Di certo non giovano all’incontro di Berlino fra il ministro degli Esteri russo Sergei Lavrov e il collega ucraino Pavlo Klimkin i continui bombardamenti su Lugansk e Donetsk, come neppure l’abbattimento di un Mig-29 da parte degli insorti, poi caduto nella regione di Lugansk, il cui pilota è riuscito a salvarsi ed a essere soccorso da unità dell’esercito regolare.
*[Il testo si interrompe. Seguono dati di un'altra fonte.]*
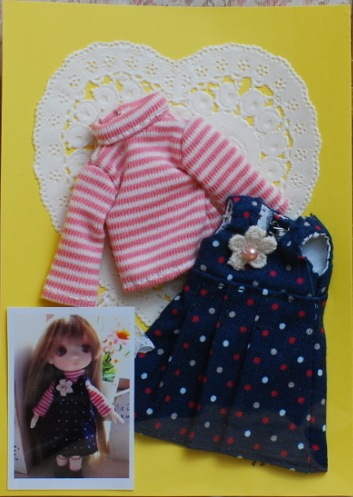 コロちゃんサイズ　ボーダーカットソー＆紺ドットジャンパスカート　レースパンツ付　/まるしぇらぱん・ハンドメイド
E’ invece stato trovato un accordo tra le autorità russe e quelle ucraine circa il carico di aiuti umanitari russi diretti nelle regioni orientali dell’Ucraina, 300 camion con 1.800 tonnellate di generi di prima necessità e di medicinali: ad annunciarlo è stato Pascal Cuttat, responsabile del Comitato internazionale della Croce rossa in Russia, il quale ha riferito che “I due governi si sono accordati sulle modalità per procedere all’ispezione del convoglio”.

Gli aiuti saranno portati oltreconfine dalla Croce Rossa internazionale, che però ha chiesto “garanzie di sicurezza”.

Mosca ha invece negato la dichiarazione del nuovo premier dell’autoproclamata “Repubblica popolare di Donetsk”, Aleksandr Zakharcenko, il quale ha annunciato l’arrivo di rinforzi russi agli insorti, ovvero di “150 mezzi blindati, tra cui 30 carri armati, e 1.200 uomini addestrati per quattro mesi in Russia”.

Forze dell’esercito stanno entrando a Lugansk, dove fonti informano che è stata conquistata una stazione di polizia.